At the end of last year, Abbot Hall in Kendal hosted an exhibition of Julie Brooke’s work. Entitled ‘What is it that will last?’, it featured several installations where the viewer was invited to spend time watching films of Brooke’s work, sitting, looking, and listening to huge soundscapes of wind, fire and water. To do so was truly immersive. I felt myself going still—drawn to reflect on the elements, on land and weather, and what it’s like being human and finite in the incomprehensible distances of time and space.

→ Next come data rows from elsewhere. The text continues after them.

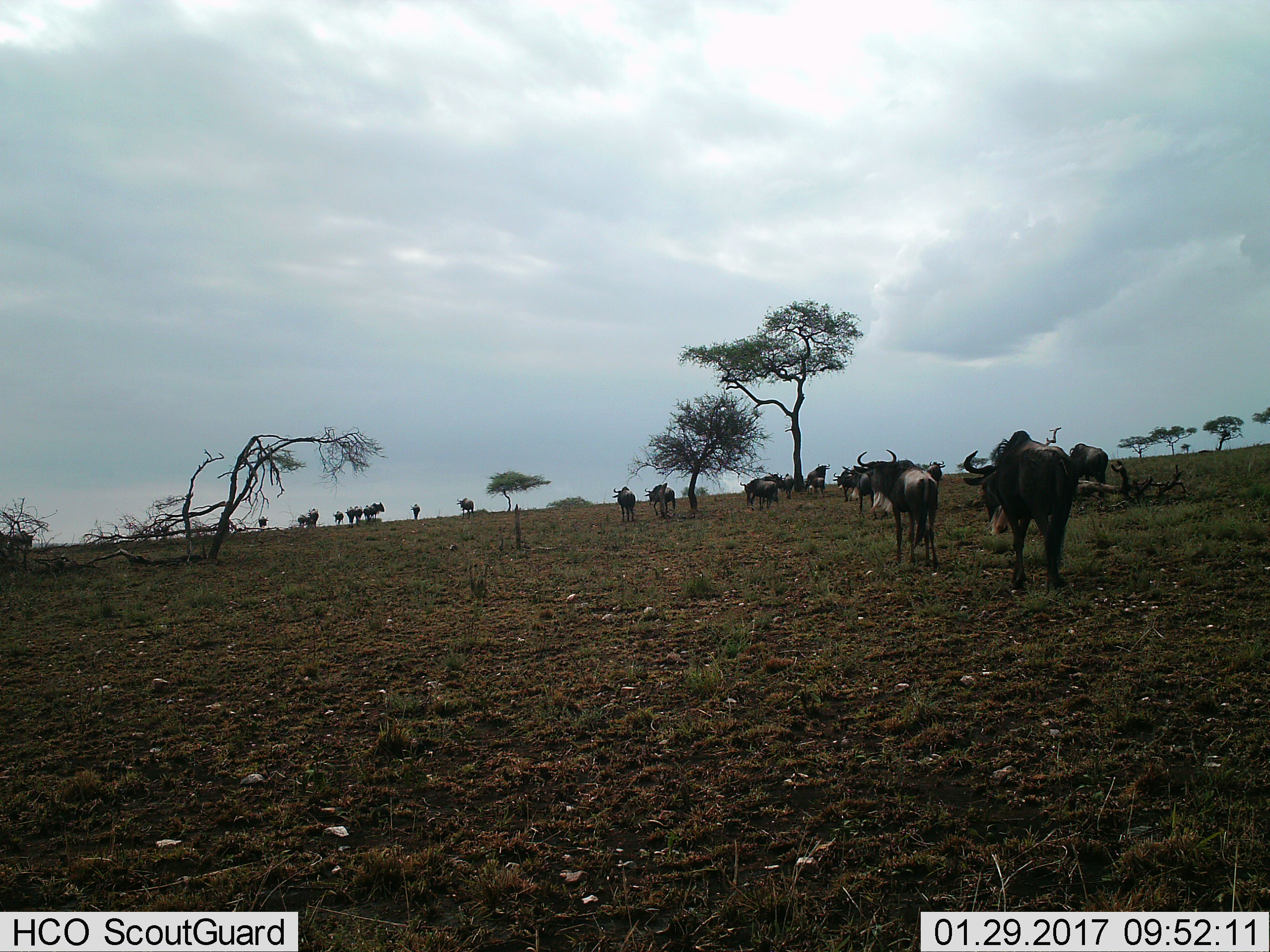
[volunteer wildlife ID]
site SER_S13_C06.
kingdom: Animalia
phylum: Chordata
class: Mammalia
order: Artiodactyla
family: Bovidae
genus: Connochaetes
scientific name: Connochaetes taurinus taurinus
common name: blue wildebeest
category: wildebeestblue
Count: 11-50.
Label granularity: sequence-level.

I found myself thinking about loss. The anguish of bereavement and grief—experienced so recently on a global scale—can bring a strange gift of perspective. Sitting by a hospital bed; looking with helpless love through the window of a care home; standing in an empty crematorium saying farewell to a parent, child or lover: there is a deep, excruciating simplicity in these experiences. The superfluities are stripped away. You gain, or regain, a sense of “what really matters”: kindness, connection, truth: love.

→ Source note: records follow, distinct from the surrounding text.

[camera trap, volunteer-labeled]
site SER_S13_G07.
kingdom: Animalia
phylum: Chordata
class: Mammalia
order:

Writing of Quaker Meeting for Worship, George Fox invites us to ‘meet together and know one another in that which is eternal, which was before the world was’. Meeting offers us the opportunity to be still and reconnect with ‘that which is eternal’—to reflect on our lives and discern our priorities in light of “what really matters”. Crucially, too, it offers community: in Meeting for Worship you don’t have to do this alone.